Self-Directed Online Machine Learning for Topology Optimization
This enables solving large multi-dimensional optimization problems in engineering domains, representing a strong specific gain rather than a broad paradigm shift.
The paper tackles the high computational cost of topology optimization with many design variables by introducing Self-directed Online Learning Optimization (SOLO), which integrates a deep neural network with finite element calculations to reduce computational time by 2 to 5 orders of magnitude compared to heuristic methods and outperforms state-of-the-art algorithms.

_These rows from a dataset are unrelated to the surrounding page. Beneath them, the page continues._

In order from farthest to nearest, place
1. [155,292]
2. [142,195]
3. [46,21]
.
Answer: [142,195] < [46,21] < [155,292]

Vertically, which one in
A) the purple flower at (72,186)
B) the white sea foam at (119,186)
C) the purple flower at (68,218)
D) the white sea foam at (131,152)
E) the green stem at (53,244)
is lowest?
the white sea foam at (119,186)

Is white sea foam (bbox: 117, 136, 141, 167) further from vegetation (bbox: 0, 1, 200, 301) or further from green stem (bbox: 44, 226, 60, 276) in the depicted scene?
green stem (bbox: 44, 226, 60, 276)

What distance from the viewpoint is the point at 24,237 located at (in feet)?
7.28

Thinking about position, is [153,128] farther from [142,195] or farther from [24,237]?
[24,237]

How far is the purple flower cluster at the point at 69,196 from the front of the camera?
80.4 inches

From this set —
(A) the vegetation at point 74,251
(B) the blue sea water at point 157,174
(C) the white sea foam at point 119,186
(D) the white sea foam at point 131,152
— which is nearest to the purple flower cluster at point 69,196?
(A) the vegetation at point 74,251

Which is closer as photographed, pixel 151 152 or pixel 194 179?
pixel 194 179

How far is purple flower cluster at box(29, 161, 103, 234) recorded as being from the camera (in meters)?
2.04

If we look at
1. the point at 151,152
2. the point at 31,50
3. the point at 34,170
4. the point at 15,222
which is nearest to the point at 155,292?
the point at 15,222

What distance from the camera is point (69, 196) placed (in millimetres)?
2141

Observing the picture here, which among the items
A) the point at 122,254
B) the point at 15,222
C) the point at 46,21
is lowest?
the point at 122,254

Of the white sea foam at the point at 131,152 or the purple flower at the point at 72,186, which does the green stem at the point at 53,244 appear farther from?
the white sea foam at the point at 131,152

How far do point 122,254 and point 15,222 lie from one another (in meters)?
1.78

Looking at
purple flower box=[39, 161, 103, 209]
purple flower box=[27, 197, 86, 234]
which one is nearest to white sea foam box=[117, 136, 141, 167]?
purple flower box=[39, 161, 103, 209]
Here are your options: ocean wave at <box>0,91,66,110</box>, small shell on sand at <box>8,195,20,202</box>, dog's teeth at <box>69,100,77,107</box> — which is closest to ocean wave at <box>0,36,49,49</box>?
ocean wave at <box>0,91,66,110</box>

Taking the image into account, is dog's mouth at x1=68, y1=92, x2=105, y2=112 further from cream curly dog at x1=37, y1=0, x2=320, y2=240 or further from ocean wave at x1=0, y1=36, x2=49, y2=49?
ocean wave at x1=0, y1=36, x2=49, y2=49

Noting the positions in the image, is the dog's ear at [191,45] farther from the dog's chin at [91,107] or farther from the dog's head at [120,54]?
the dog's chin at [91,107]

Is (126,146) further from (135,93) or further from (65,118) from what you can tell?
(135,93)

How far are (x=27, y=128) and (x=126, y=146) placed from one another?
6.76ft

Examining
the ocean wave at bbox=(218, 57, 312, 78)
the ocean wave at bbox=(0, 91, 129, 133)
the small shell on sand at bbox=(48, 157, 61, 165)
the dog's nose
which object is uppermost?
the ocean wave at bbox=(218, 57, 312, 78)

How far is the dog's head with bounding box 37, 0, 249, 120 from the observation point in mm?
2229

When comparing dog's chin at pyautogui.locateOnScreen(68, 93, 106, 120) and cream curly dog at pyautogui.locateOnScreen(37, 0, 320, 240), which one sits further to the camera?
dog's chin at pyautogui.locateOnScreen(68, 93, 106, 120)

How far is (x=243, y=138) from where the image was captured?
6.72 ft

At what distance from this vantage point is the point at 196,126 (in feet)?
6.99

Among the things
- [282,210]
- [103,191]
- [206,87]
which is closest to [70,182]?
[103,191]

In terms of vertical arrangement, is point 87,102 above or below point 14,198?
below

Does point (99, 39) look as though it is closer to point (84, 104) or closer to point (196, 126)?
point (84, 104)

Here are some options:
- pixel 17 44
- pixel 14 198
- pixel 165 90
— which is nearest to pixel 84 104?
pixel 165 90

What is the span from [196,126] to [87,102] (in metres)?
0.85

Topology optimization by optimally distributing materials in a given domain requires non-gradient optimizers to solve highly complicated problems. However, with hundreds of design variables or more involved, solving such problems would require millions of Finite Element Method (FEM) calculations whose computational cost is huge and impractical. Here we report Self-directed Online Learning Optimization (SOLO) which integrates Deep Neural Network (DNN) with FEM calculations. A DNN learns and substitutes the objective as a function of design variables. A small number of training data is generated dynamically based on the DNN's prediction of the optimum. The DNN adapts to the new training data and gives better prediction in the region of interest until convergence. The optimum predicted by the DNN is proved to converge to the true global optimum through iterations. Our algorithm was tested by four types of problems including compliance minimization, fluid-structure optimization, heat transfer enhancement and truss optimization. It reduced the computational time by 2 ~ 5 orders of magnitude compared with directly using heuristic methods, and outperformed all state-of-the-art algorithms tested in our experiments. This approach enables solving large multi-dimensional optimization problems.